↓↓↓

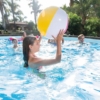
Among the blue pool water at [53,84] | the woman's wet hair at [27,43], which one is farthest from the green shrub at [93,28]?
the woman's wet hair at [27,43]

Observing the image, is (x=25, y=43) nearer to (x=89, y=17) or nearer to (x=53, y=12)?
(x=53, y=12)

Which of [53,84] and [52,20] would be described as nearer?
[52,20]

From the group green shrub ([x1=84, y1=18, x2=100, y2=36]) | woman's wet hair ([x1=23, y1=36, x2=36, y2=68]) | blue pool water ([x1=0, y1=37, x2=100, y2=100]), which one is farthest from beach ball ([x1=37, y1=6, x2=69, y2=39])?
green shrub ([x1=84, y1=18, x2=100, y2=36])

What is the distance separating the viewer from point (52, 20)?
320cm

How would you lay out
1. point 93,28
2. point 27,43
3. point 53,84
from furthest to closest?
point 93,28 < point 53,84 < point 27,43

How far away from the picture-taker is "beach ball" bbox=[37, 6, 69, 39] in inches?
123

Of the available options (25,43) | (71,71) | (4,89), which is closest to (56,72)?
(71,71)

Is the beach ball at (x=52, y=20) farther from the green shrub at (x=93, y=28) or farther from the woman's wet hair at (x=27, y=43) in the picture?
the green shrub at (x=93, y=28)

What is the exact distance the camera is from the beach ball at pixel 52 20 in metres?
3.13

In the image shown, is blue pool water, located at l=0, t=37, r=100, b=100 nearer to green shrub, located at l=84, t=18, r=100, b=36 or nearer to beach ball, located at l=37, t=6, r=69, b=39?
beach ball, located at l=37, t=6, r=69, b=39

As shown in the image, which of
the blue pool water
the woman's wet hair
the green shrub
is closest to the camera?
the woman's wet hair

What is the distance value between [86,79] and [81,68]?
1206mm

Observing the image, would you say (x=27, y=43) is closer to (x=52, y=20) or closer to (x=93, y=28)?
(x=52, y=20)

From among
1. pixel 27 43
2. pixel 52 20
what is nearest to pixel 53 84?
pixel 27 43
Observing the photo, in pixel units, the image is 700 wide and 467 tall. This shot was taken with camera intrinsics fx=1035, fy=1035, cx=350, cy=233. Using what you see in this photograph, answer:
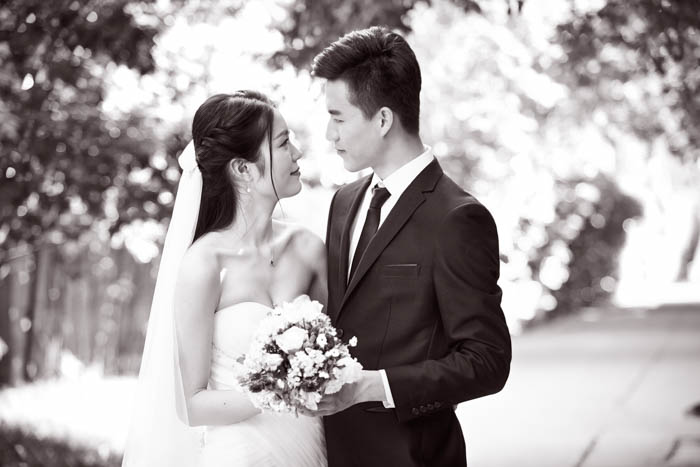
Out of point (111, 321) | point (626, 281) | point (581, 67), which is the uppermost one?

↑↑↑

→ **The task**
Transcribe the material as is, with images omitted.

→ **Response for this exercise**
Among the blue pool water at [53,84] | the woman's wet hair at [27,43], which one is farthest from the green shrub at [93,28]?
the woman's wet hair at [27,43]

Observing the image, is (x=25, y=43) nearer to (x=89, y=17) or nearer to (x=53, y=12)?
(x=53, y=12)

Which of [53,84] and [52,20] would be described as nearer?
[52,20]

From the group green shrub ([x1=84, y1=18, x2=100, y2=36]) | woman's wet hair ([x1=23, y1=36, x2=36, y2=68]) | blue pool water ([x1=0, y1=37, x2=100, y2=100]), which one is farthest from beach ball ([x1=37, y1=6, x2=69, y2=39])?
green shrub ([x1=84, y1=18, x2=100, y2=36])

What is the distance separating the viewer from point (52, 20)?
320cm

How would you lay out
1. point 93,28
2. point 27,43
3. point 53,84
from furthest to closest?
point 93,28 < point 53,84 < point 27,43

How far away from the picture-taker is "beach ball" bbox=[37, 6, 69, 39] in inches?
123

Of the available options (25,43) | (71,71) | (4,89), which is closest to (56,72)?
(71,71)

Is the beach ball at (x=52, y=20) farther from the green shrub at (x=93, y=28) or farther from the woman's wet hair at (x=27, y=43) in the picture?
the green shrub at (x=93, y=28)

What is the exact distance the camera is from the beach ball at pixel 52 20 in metres?
3.13

In the image shown, is blue pool water, located at l=0, t=37, r=100, b=100 nearer to green shrub, located at l=84, t=18, r=100, b=36 or nearer to beach ball, located at l=37, t=6, r=69, b=39?
beach ball, located at l=37, t=6, r=69, b=39

As shown in the image, which of
the blue pool water
the woman's wet hair
the green shrub
is closest to the camera?
the woman's wet hair

What is the distance value between [86,79] and [81,68]?
1206mm

Observing the image, would you say (x=27, y=43) is closer to (x=52, y=20) or closer to (x=93, y=28)?
(x=52, y=20)

From among
1. pixel 27 43
2. pixel 52 20
what is nearest to pixel 53 84?
pixel 27 43
Observing the photo, in pixel units, the image is 700 wide and 467 tall. This shot was taken with camera intrinsics fx=1035, fy=1035, cx=350, cy=233. Using what you see in this photograph, answer:
Out of point (111, 321) | point (626, 281) | point (581, 67), which is the uppermost one?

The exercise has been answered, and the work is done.